Six-foot-7, 230-pound Storm Warren almost single-handedly kept the Tigers in the game for 25 minutes. When he went to the bench five minutes into the second half, however, Tennessee went to work.
After scoring 12 of LSU's first 30 points, Warren took a seat with three fouls and 15:06 remaining. When Tennessee scored the game's next six points, Warren was rushed back onto the floor after a three-minute rest. It was too late, though. The Vols kept their momentum long enough to complete a 16-4 spurt that turned a 30-all tie into a 46-34 lead with 6:19 to go.
Thanks to Bobby Maze and LSU's offensive ineptitude, the 12-point lead proved sufficient. Maze scored Tennessee's final 11 points - hitting 9 of 10 tries from the foul line - over the final 2:02.
Tennessee, now 24-7, will face Ole Miss Friday at 2:15 Central in quarterfinal play. LSU finishes 11-20.
The game was much closer than it should've been, mostly because the Vols were just as putrid offensively as the Tigers. The Big Orange shot a chilly 37.3 percent from the field, including an icy 17.4 percent (4 of 23) from beyond the 3-point arc. LSU made 36.4 from the field and 18.8 (3 of 16) from 3.

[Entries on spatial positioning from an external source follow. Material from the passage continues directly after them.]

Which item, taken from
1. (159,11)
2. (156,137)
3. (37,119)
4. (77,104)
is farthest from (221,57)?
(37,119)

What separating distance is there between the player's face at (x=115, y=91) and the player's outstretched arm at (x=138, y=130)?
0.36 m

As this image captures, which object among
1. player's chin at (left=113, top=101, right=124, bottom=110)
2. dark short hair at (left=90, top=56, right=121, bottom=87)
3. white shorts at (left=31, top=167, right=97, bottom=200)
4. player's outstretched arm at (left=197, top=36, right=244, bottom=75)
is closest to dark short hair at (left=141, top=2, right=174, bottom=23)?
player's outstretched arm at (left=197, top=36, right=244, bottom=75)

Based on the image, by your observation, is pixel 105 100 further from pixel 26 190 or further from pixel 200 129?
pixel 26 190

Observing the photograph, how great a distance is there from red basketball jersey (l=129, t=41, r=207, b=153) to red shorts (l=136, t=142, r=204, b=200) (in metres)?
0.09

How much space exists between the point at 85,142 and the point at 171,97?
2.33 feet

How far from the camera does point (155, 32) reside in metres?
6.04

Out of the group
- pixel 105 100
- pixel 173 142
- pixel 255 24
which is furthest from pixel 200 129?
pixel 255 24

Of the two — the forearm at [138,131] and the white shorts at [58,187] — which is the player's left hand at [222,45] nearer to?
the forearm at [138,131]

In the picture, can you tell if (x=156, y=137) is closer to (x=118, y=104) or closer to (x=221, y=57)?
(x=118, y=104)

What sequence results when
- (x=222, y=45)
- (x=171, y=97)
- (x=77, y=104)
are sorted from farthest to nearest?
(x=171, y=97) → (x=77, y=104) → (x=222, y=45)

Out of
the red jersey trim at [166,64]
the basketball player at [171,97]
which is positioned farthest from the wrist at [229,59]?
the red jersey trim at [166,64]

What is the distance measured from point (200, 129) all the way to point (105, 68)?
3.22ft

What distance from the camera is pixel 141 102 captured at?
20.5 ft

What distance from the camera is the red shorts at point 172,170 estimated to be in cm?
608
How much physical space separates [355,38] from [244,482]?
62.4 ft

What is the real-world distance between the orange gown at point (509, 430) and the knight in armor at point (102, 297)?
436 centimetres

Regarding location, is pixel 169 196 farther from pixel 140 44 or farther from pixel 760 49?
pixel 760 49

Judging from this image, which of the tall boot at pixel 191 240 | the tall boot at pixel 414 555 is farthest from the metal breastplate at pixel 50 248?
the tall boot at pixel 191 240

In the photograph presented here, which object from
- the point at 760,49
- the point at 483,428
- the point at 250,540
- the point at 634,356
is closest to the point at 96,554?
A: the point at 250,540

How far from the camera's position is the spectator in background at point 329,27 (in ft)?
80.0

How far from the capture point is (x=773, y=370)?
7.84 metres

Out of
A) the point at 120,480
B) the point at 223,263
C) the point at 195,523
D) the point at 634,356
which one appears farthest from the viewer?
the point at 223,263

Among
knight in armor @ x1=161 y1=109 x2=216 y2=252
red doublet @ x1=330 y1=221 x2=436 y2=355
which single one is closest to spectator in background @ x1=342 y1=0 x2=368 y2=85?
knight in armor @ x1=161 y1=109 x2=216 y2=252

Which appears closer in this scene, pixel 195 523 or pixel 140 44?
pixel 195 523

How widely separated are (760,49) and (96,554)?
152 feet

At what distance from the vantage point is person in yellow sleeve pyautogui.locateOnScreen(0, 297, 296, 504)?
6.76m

Tennessee's inside play was exceptional. Wayne Chism sank 6 of 10 shots en route to 17 points and 11 rebounds. Brian Williams was 3 of 6 on his way to 7 points and a season-high 14 rebounds as UT won the backboard battle 43-36. Forward J.P. Prince hit 5 of 8 shots and added 11 points.
The Vols' interior play had to carry the day because their perimeter attack was a no-show. Scotty Hopson went 0 of 8 from the floor and 0-4 from 3. Although he finished with 14 points due to the late free throws, Maze was just 2 of 9 and 1 of 6. Cameron Tatum was 2 of 6 and 1 of 5, Melvin Goins 1 and 2 and 0 of 0. Counting Skylar McBee's two misfires from 3, Tennessee's backcourt brigade was a combined 5 of 27 from the field (18.5 percent) and 2 of 17 from beyond the arc (11.7 percent.) against LSU's 2-3 zone.
"We didn't play well," head coach Bruce Pearl conceded. "The zone bothered us and slowed us down.... Zone takes away the best thing we do offensively, and that's transition."
Whereas Tennessee's offense was awful, its defense was awesome. The Vols shut down Bo Spencer, who hung 25 points on them in the regular-season meeting at Baton Rouge. Spencer made just 1 of 10 shots this time, including 1 of 8 from 3, en route to a 5-point outing. Tasmin Mitchell, needing just 21 points to reach the 2,000 level for his career, managed but 10 points.
"Defensively, we were good," Pearl said. "You've got to stop Tasmin Mitchell, you've got to stop Bo Spencer. We did. Mission accomplished."
While Tennessee was putting the clamps on Spencer and Mitchell, Warren was producing a game-high 18 points. He couldn't beat the Vols by himself, however.
Statistically, Tennessee won the game at the foul line. The Big Orange hit 17 of 24 from the stripe, whereas LSU was 6 of 12.
"We got the ball inside just enough," Pearl explained.
Just enough to get Storm Warren in second-half foul trouble. Just enough to put Warren on the bench for three crucial minutes. And, ultimately, just enough to survive and advance.